Continue the mailing-list thread about discard granularity and fstrim, picking up right after its last sentence.
━━━ Article
On Fri, Nov 19, 2021 at 04:43:53PM +0100, Martin Wilck wrote:
> Hi Martin, Lukas,
> 
> On Tue, 2021-11-16 at 23:35 -0500, Martin K. Petersen wrote:
> > 
> > Lukas,
> > 
> > > My understanding always was that the request needs to be both
> > > properly
> > > aligned and of a certain minimum size (discard_granularity) to take
> > > effect.
> > > 
> > > If what you're saying is true then I feel like the documentation of
> > > discard_granularity
> > > 
> > > Documentation/ABI/testing/sysfs-block
> > > Documentation/block/queue-sysfs.rst
> > > 
> > > should change because that's not how I understand the notion of
> > > internal allocation unit. However the sentence you quoted is not
> > > entirely clear to me either so I'll leave that decision to someone
> > > who
> > > understands it better than me.
> > > 
> > > Martin could you please clarify it for us ?
> > 
> > The rationale behind exposing the discard granularity to userland was
> > to
> > facilitate mkfs.* picking allocation units that were friendly wrt. the
> > device's internal granularity. The nature of that granularity depends
> > on
> > the type of device (thin provisioned, resource provisioned, SSD, etc.).
> > 
> > Just like the other queue limits the discard granularity was meant as a
> > hint (some of that hintiness got lost as a result of conflating zeroing
> > and deallocating but that has since been resolved).
> > 
> > It is true that some devices get confused if you submit discards that
> > are smaller than their internal granularity. However, those devices are
> > typically the ones that don't actually support reporting that
> > granularity in the first place! Whereas SCSI devices generally don't
> > care. They'll happily ignore any parts of the request that are smaller
> > than whatever size they use internally.
> > 
> > One of the problems with "optimizing" away pieces that are smaller than
> > the reported granularity is when you combine devices. Say you have a
> > RAID1 of an SSD that reports 4096 bytes and one that reports 256MB. The
> > stacked device will then have a discard granularity of 256MB and thus
> > the SSD with the smaller granularity won't receive any of the discards
> > that might otherwise help it manage its media.

Thanks you Martin P. for clarifying.

> 
> I've checked btrfs and xfs, and they treat the minlen like Jan's patch
> would - the minlen is set to the device's granularity, and discarding
> smaller ranges is silently not even attempted.
> 
> So this seems to be common practice among file system implementations,
> and thus Jan's patch would make ext4 behave like the others. But I'm
> still uncertain if this behavior is ideal, and your remarks seem to
> confirm that.

Yeah I modeled my change for ext4 on the work in xfs done by Christoph
and so it kind of spread organically to other file systems.

> 
> The fstrim man page text is highly misleading. "The default value is
> zero, discarding every free block" is obviously wrong, given the
> current actual behavior of the major filesystems.

Originally there was no discard granularity optimization so it is what
it meant. And it also says "fstrim will adjust the minimum if it's
smaller than the device's minimum". So I am not sure if it's necessarily
misleading.

Still I think it should be best effort from the fs, not guarantee.
━━━━━━
━━━ Given material
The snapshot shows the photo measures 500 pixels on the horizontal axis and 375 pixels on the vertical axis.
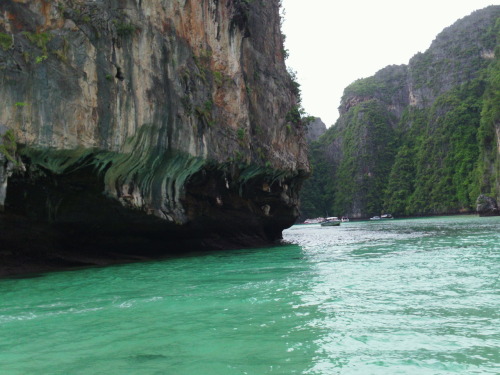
━━━━━━
• **Task response**:
> 
> The way this is currently implemented, the user has no way to actually
> "discard every free block" to the extent supported by the device. I
> think that being able to do this would be desirable, at least in
> certain situations.
> 
> If we changed this, with the default value of 0 used by fstrim, file
> systems would attempt to free every block, which is slow and would
> likely either fail or have no effect on may devices. Maybe we should
> treat the value "0" like "automatic", i.e. adjust it the minlen to the
> device's granularity like we do now, but leave the value unchanged if
> the user explicitly sets a small non-zero value? That way "fstrim -m
> 512" could be used to force discarding every block that can be
> discarded.

Perhaps, this sounds like a reasonable solution to me.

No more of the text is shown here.